Where Pakistan was the epicenter of anti-Taliban sentiment prior to 9/11, today it appears that Tajikistan will fill that role. Ethnic Tajiks, bitter tribal foes of the Pashtun Taliban, are trickling into Afghanistan to join the resistance.

If the Panjshir resistance want any hope for external support, they may receive it from anti-Taliban sympathizers in neighboring Tajikistan. The Afghan ambassador to Tajikistan, Zahir Aghbar, rejects Taliban rule and said Panjshir Valley will serve as a resistance stronghold led by Amrullah Saleh, Afghanistan’s First Vice President who declared himself the legitimate caretaker president of Afghanistan in Panjshir after former President Ghani fled the country. Aghbar said the Taliban must refrain from violence against innocent civilians and show that they respect the Afghan constitution, respect women and ethnic minority rights, and adhere to international human rights standards if they wish to be formally recognized.
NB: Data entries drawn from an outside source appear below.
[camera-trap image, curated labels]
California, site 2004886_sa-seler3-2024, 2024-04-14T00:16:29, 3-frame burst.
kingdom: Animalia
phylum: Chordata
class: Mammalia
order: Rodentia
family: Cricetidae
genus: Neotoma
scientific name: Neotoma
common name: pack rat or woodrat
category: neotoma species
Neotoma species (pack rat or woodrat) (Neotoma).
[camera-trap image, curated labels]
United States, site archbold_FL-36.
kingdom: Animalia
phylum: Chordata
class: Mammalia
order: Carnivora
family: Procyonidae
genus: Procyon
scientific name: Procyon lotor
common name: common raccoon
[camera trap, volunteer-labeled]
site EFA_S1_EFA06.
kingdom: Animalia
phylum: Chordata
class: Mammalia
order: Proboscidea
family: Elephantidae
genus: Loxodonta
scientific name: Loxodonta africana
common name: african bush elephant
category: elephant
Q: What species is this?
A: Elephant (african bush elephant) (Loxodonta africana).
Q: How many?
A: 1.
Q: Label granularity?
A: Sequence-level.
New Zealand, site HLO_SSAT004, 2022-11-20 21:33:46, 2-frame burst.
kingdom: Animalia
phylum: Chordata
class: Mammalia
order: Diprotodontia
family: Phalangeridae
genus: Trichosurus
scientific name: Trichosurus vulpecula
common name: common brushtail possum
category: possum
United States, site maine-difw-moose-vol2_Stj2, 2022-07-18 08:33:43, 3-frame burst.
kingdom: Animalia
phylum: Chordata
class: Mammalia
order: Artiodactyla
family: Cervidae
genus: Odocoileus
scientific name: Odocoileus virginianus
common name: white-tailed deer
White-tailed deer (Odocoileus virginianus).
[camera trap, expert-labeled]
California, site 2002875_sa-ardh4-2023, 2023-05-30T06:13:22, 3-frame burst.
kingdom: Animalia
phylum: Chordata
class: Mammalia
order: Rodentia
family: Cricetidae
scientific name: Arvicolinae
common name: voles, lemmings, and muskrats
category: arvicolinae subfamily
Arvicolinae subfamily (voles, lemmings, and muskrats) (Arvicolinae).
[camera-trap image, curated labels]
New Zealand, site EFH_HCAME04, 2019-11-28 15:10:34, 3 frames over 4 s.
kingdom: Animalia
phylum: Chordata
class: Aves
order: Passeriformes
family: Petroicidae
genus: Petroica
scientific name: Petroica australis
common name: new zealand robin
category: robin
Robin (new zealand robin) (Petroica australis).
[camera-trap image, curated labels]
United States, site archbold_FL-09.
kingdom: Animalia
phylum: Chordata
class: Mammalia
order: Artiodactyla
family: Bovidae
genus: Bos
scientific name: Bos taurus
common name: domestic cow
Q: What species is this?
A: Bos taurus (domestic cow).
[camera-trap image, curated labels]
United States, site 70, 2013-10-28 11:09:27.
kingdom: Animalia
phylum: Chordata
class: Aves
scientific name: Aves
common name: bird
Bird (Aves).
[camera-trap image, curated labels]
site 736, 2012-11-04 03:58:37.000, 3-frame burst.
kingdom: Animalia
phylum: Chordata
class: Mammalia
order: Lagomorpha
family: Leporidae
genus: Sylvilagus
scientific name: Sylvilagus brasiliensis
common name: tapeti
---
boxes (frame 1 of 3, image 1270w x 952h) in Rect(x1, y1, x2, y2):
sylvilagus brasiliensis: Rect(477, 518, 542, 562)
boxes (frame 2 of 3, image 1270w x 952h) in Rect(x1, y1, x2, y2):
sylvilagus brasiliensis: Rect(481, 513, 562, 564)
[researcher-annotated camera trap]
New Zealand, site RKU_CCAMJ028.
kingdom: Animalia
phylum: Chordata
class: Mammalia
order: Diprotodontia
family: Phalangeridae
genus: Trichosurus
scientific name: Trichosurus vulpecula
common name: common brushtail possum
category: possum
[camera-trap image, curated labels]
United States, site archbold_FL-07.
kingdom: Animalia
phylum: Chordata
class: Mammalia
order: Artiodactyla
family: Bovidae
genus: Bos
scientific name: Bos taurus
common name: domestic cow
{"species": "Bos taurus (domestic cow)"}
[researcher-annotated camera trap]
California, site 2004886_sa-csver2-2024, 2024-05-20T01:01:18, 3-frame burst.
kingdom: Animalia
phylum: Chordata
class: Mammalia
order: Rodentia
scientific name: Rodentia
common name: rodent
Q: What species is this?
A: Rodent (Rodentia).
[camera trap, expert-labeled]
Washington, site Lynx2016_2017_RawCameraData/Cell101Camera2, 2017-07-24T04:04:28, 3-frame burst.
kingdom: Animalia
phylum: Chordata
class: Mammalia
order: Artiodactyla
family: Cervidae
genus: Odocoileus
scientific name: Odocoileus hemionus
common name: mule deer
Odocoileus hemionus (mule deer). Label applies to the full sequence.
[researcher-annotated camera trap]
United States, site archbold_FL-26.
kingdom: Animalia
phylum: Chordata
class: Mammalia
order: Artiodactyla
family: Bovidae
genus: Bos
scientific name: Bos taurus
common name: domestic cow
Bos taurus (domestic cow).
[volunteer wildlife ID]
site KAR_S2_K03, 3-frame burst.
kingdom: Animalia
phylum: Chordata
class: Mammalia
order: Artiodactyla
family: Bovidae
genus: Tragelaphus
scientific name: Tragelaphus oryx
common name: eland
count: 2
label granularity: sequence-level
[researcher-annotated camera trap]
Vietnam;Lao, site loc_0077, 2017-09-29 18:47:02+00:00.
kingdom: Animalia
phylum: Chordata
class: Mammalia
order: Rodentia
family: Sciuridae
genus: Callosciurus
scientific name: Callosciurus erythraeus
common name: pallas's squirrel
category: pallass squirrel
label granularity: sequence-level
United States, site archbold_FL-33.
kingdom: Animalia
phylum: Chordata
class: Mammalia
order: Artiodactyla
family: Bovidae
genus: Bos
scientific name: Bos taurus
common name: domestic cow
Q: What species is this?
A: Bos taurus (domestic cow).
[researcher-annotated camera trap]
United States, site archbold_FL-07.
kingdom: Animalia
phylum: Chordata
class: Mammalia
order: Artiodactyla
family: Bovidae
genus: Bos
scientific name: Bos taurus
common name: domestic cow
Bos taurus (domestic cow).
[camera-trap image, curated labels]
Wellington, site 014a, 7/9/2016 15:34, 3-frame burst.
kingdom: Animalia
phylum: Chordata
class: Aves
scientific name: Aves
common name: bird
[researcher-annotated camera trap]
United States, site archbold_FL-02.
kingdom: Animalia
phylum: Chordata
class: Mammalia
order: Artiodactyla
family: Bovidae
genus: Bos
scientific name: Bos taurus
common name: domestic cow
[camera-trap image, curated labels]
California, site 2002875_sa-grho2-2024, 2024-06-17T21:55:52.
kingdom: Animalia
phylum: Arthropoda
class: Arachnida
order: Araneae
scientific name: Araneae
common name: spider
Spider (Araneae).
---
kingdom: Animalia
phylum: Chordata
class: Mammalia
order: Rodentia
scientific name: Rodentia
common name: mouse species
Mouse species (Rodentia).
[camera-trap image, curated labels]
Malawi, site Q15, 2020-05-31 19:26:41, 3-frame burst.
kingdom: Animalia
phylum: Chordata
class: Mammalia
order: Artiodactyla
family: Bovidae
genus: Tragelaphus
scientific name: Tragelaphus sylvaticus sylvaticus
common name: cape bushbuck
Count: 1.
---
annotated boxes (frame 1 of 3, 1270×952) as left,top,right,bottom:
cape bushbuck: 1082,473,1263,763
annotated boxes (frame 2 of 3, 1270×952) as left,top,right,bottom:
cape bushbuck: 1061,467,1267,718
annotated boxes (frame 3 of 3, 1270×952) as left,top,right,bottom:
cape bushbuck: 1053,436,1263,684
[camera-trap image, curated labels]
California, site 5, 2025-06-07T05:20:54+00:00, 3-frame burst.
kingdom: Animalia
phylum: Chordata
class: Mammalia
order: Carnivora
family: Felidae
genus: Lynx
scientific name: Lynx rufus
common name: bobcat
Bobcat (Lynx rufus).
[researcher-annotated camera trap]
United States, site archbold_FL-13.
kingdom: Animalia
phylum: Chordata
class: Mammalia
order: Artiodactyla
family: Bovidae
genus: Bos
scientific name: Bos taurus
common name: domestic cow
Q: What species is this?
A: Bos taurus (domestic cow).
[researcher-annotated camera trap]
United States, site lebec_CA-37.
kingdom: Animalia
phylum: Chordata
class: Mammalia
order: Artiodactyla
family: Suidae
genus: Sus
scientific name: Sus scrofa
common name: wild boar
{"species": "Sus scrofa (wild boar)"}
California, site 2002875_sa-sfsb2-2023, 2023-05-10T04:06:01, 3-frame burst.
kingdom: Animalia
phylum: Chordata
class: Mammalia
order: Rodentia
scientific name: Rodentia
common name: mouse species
Otherwise, Aghbar warned, there will be a risk of a renewed civil war.

Former President Ghani is busy negotiating with the Taliban for whatever scraps they will throw him and his cronies to join a sham coalition government. Whatever government emerges from the talks underway now will be completely dominated by the Taliban.

Whatever assistance the anti-Taliban groups get won’t be coming from the United States. Biden won’t want to act in a beastly manner with the Taliban and will give them a free hand as long as they don’t oversee a government that allows a terrorist group to hijack a bunch of planes and fly them into American skyscrapers.